*本文*
2019/04/23 | 4月23日(火)人生そんなものじゃない? | | by 日進中学校管理者 |
---|
「みやざき中央新聞」より
先帝の末娘・女三の宮と光源氏が結婚した7年後、女三の宮はようやく懐妊します。
しかし、生まれてくる子の父親は柏木という青年だったことが発覚するのです。とんでもない事件ですね。彼は源氏の長男・夕霧の親友で、源氏も特に可愛がっていた好青年でした。
これを知ってしまった源氏は、さあどうしたものかと考えます。当然、柏木や女三の宮に怒りを覚えることもあったのですが、様々な思いに駆られたあげく、源氏は一切合切を飲み込んで黙っていようという結論に至るのです。
なぜか? 源氏はお父さん(桐壺帝)のことを思い出していたのです。
源氏が19歳の時、義母である藤壺の宮が皇子を産みました。その皇子は源氏から言えば弟なのですが、実は源氏と藤壺の子どもだったのです。
しかし、何も知らない桐壺帝にとっては孫のような年齢で生まれてきた子ですから、手放しで大喜びするのです。「小さい頃のお前によく似ているね」って。
そりゃ似ていますよね。源氏はもうお父さんの前にいられなくなって、早々に下がっていったと書かれています。

*利用可能データ*
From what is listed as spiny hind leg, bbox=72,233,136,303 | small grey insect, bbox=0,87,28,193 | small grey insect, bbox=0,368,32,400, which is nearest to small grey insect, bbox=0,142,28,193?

*問題と課題*
a - 本文によると、源氏が19歳の時に藤壺の宮が産んだ皇子は、実際には誰の子どもでしたか。
b - 本文の「なぜか? 源氏はお父さん(桐壺帝)のことを思い出していたのです。」から「お前によく似ているね」って。」までの箇所を、「桐壺帝」を「父帝」に置き換えて書き直してください。
資料は本文とは関係がありません。

*解答*
a - 源氏と藤壺の子どもでした。

b -
なぜか? 源氏はお父さん(父帝)のことを思い出していたのです。
源氏が19歳の時、義母である藤壺の宮が皇子を産みました。その皇子は源氏から言えば弟なのですが、実は源氏と藤壺の子どもだったのです。
しかし、何も知らない父帝にとっては孫のような年齢で生まれてきた子ですから、手放しで大喜びするのです。「小さい頃のお前によく似ているね」って。